Records from a collection
#####

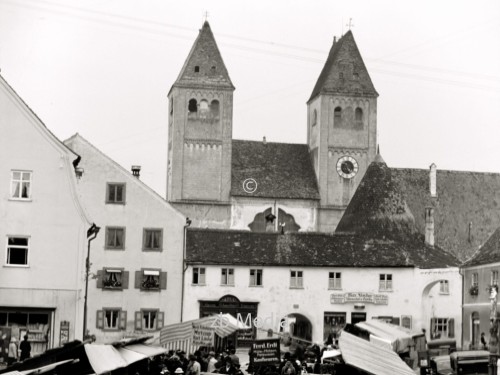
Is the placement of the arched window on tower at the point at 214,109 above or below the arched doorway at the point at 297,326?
above

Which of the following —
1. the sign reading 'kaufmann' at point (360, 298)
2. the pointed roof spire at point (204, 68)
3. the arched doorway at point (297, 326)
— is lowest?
the arched doorway at point (297, 326)

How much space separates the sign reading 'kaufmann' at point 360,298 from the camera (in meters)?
74.5

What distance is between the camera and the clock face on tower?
120875 mm

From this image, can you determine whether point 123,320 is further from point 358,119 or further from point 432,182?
point 358,119

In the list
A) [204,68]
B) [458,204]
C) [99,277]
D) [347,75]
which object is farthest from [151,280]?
[347,75]

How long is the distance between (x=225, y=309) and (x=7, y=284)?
2541 cm

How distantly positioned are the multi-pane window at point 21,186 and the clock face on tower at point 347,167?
72.6m

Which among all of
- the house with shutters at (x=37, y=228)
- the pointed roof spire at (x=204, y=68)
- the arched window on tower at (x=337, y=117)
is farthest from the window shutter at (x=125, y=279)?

#####

TASK DETAILS — Reproduce all of the lines above word for word, leaving out the picture.

WRITTEN ANSWER —
Is the placement of the arched window on tower at the point at 214,109 above or below the arched doorway at the point at 297,326?
above

Which of the following —
1. the sign reading 'kaufmann' at point (360, 298)
2. the pointed roof spire at point (204, 68)
3. the arched doorway at point (297, 326)
— is lowest?
the arched doorway at point (297, 326)

How much space separates the sign reading 'kaufmann' at point 360,298 from the camera (in meters)?
74.5

What distance is between the camera and the clock face on tower?
120875 mm

From this image, can you determine whether point 123,320 is further from point 358,119 or further from point 432,182?
point 358,119

In the list
A) [204,68]
B) [458,204]
C) [99,277]
D) [347,75]
which object is farthest from [151,280]?
[347,75]

How long is the distance between (x=225, y=309) and (x=7, y=284)?
2541 cm

How distantly positioned are the multi-pane window at point 21,186 and the clock face on tower at point 347,167?
72.6m

Which among all of
- the house with shutters at (x=37, y=228)
- the pointed roof spire at (x=204, y=68)
- the arched window on tower at (x=337, y=117)
is farthest from the window shutter at (x=125, y=279)?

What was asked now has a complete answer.